STUDY TEXT Start Marker

Zernike Institute for Advanced Materials Colloquium W. Heiss
|05 June 2008||FWN-Building 5111.0080, Nijenborgh 4, 9747 AG, Groningen|
|Speaker:||Prof. Dr. W. Heiss|
|Affiliation:||Johannes Kepler Univ. Linz, Austria|
|Title:||Colloidal nanocrystals for electronic applications|
|Date:||Thu Jun 5, 2008|
|Start:||16.00 (Doors open and coffee available at 15.30)|
Colloidal nanocrystals are attracting significant interest in bio and medical sciences due to their size tunable physical properties and their high flexibility for surface functionalisation. There are, however, also examples for the application of nanocrystalline materials as the active component in opto-electronic devices, which exhibit a superior performance as compared to their counterparts based on classical inorganic heterostructures. Whereas the vast majority of research on colloidal nanocrystals is devoted to materials operating in the visible spectral region, our workgroup focuses on nanocrystals for applications in the infrared. Therefore, we have developed the synthesis of various nanocrystals from narrow-gap materials, such as HgTe, PbSe or SnTe. These materials have been used, e. g., fort he demonstration of photoconductive detectors, simply fabricated by ink-jet printing, exhibiting cut-off wavelength up to 3 m m. Furthermore, we have used the colloidal nanocrystals also to sensitize polymer based photodiodes fort he infrared.

STUDY TEXT End Marker

> BRIEF 1
According to the colloquium announcement, what is the speaker's affiliation?
> BRIEF 2
Using the colloquium abstract, explain why the workgroup developed the synthesis of nanocrystals from narrow-gap materials such as HgTe, PbSe or SnTe.
> BRIEF 3
Pick up the colloquium abstract on colloidal nanocrystals after its final sentence and write a few more sentences continuing it.

INFORMATION SHOWN Start Marker

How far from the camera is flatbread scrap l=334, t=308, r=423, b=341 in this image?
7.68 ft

INFORMATION SHOWN End Marker

> RESPONSE 1
Johannes Kepler Univ. Linz, Austria.

> RESPONSE 2
Most research on colloidal nanocrystals deals with materials that operate in the visible spectral region, but this workgroup focuses on nanocrystals for infrared applications. For that reason, it developed the synthesis of nanocrystals from narrow-gap materials.

> RESPONSE 3
Beside the infrared active nanocrystals our group has also developed metal-ferrite nanocrystals with well controlled sizes and shapes. These nanocrystals have an antiferromagnetic core and a ferrimagnetic shell, which is interacting with the core via exchange interactions at the interfaces. These interactions result in profound changes of the hysteresis loops, exhibiting vertical shifts or exchange bias effects. These nanocrystals are not only of interest for applications in magneto-electronic devices, but they exhibit also an enormous tendency for self assembly into ordered superstructures.